David (dmg) got this discussion started with a post by Horwitz. This is my third participation in the thread.



Until the recent discussion about Say's Law of Markets I did not really understand "demand." I suspect that there might be some other people who have the same problem so I will comment on my latest interpretation of "demand" as used in economics.

Demand implies a certain power that obliges the other party to give or supply. If you just "ask" for something, the giving party has the power to decide to give or not to give. On the other hand, if you "demand," that has implicit within it your ability to compel the other party into giving what is asked.
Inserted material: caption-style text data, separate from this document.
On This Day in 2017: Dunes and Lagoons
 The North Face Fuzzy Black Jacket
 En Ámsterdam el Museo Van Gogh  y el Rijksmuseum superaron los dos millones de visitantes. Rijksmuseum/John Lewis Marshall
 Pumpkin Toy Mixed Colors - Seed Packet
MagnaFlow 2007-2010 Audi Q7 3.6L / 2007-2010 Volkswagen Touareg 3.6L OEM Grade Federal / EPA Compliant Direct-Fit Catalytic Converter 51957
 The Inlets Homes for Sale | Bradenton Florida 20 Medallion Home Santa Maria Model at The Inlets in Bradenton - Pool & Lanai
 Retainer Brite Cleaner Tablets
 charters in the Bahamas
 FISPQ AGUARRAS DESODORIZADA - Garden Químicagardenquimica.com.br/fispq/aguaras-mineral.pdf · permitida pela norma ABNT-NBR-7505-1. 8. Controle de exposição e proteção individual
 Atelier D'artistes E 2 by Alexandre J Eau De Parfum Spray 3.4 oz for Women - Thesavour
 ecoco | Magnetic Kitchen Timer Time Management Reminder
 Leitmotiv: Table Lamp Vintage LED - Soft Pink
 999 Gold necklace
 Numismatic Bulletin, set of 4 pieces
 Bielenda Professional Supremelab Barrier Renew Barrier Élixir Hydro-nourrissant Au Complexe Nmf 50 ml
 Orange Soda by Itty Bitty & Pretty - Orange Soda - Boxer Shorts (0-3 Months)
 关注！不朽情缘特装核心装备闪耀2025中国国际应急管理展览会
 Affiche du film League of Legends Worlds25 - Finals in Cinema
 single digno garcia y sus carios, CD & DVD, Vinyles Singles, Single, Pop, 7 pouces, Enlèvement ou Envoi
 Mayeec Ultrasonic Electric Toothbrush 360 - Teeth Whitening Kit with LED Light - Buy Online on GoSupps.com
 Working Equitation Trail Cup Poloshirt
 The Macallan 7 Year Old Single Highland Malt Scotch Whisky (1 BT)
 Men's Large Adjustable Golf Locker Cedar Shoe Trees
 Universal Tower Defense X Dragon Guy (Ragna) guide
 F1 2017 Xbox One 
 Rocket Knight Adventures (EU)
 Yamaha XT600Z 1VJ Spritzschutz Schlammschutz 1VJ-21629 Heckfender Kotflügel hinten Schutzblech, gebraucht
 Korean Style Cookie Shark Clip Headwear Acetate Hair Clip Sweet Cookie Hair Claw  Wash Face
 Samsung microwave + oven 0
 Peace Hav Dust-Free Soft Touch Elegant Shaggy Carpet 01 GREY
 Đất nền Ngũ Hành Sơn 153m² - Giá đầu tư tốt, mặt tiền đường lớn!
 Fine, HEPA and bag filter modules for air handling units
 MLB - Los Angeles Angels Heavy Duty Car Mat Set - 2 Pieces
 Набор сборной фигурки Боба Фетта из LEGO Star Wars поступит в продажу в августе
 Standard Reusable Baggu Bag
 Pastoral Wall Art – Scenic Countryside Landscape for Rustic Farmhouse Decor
Lets look at the transaction of a bird eating fruit. The bird flies up to the tree and takes the fruit. The tree is helpless so the bird is in fact demanding the fruit and the tree is supplying the fruit. That's the bird's eye view of the transaction. But let's look at it from the tree's eye view. The tree is thinking along these lines: "I don't particularly like this neighborhood and I certainly don't want my children to grow up here. But I'm stuck, literally rooted to the ground. OK, I can't move, so how can I get my children to grow up elsewhere?" Then a fact and a brilliant idea hit the tree: "Birds fly! I'll wrap by children in a hard, safe cocoon, and wrap the cocoon in sweet meat that birds love to eat. Then a bird will come and take the 'fruit' -- isn't that a lovely name for the carriage I'm building? -- and drop my kids, hopefully, in a better neighborhood." Now you can interpret the transaction differently. The tree is demanding transport for his kids from the bird and is willing and able to pay for the fare with sweet meat. And most important, notice that the whole thing started with the tree producing a supply of "sweet meat." No amount of "demanding" by the bird would ever have produced "sweet meat" and the bird would have been forced to continue eating defenseless worms.

The dictionary defines economic "demand" as: "the desire for a commodity together with the ability to pay for it; also, the amount people are ready and able to buy at a certain price (emphasis mine)." If you have the "desire" but not "the ability to pay for it," what you have is a "want."

Quite clearly the bird and the tree parable is a one to one relationship of supply and demand. Say is talking about the general case when he says; "Supply creates its own demand." What he is really saying is that supply creates the wherewithal to pay for a want and "want" plus "the ability to pay for it" becomes "demand." The important fact to realize here is that supply starts the virtuous market cycle. When demand starts things, it's highly likely that the cycle will be vicious war.

Liberals and Keynesians, looking at the virtuous market cycle, decide that by adding some "ability to pay for it" they can improve the market cycle. The "ability to pay for it" that does not come from production, from "supply," can only be created in one of two ways: You can print more money and give it away or you can redistribute wealth by taxation and welfare payments.

It is fairly clear to most people today that printing money leads to inflation and not to extra production of goods. The same goods just fetch more money until equilibrium is reinstated.

Redistribution of wealth can work up to a certain point. Beyond that, the producers stop playing sucker. They quit just like they went on strike in Ayn Rand's "Atlas Shrugged." If you want a more modern version, just like predicted by the Laffer curve.

I think I now understand "demand."

Denny
"Demand creates queues.  Supply gets rid of them."